* [ASSIGNMENT]: From the line containing "G530 Indian Pacific" to the line containing "Painting of two women whispering" in the records below, set down every line exactly as it stands, both ends included, and skip the pictures.

* [SOURCE DATA]:
- Opening Delimiter -

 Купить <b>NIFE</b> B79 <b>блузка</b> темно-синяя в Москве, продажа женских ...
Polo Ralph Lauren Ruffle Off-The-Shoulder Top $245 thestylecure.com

- Closing Delimiter -
- Opening Delimiter -

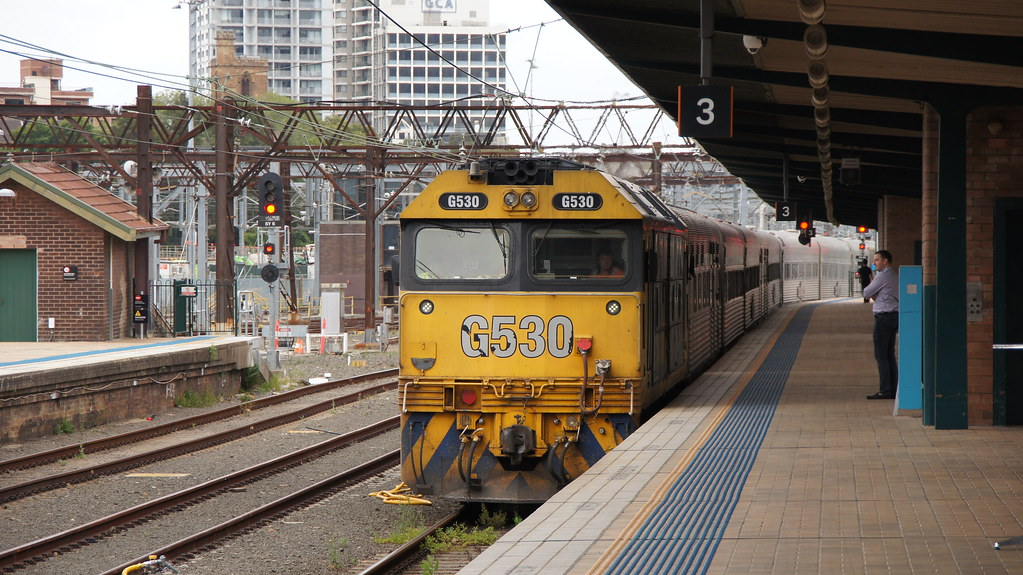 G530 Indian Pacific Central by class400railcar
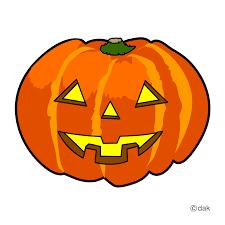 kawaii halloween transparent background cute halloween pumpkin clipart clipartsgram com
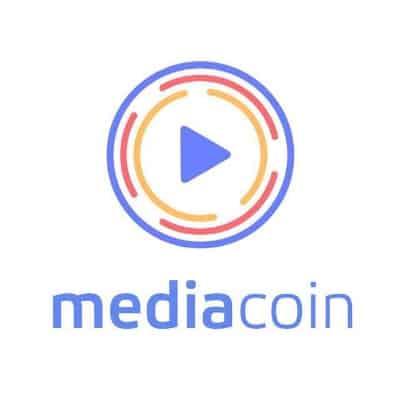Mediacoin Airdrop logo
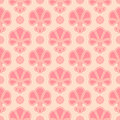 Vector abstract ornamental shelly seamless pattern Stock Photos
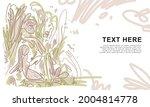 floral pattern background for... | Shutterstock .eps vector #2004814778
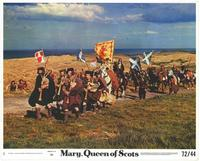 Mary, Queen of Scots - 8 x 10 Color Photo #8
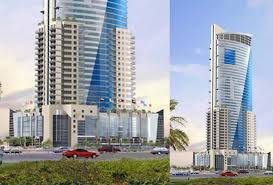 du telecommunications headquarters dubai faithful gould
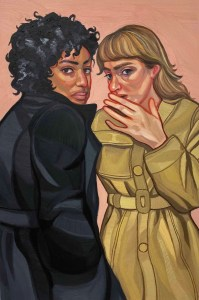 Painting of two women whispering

- Closing Delimiter -
- Opening Delimiter -

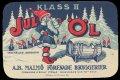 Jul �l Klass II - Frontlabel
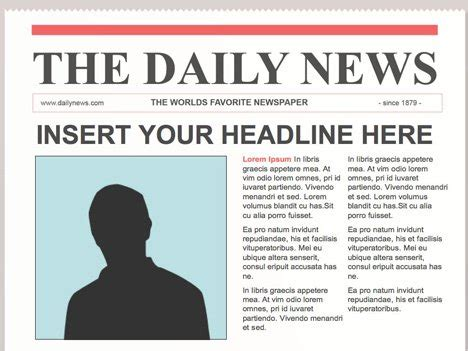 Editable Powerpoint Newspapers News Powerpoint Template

- Closing Delimiter -

* [RESPONSE TO THE EXERCISE]:
 G530 Indian Pacific Central by class400railcar
 kawaii halloween transparent background cute halloween pumpkin clipart clipartsgram com
Mediacoin Airdrop logo
 Vector abstract ornamental shelly seamless pattern Stock Photos
 floral pattern background for... | Shutterstock .eps vector #2004814778
 Mary, Queen of Scots - 8 x 10 Color Photo #8
 du telecommunications headquarters dubai faithful gould
 Painting of two women whispering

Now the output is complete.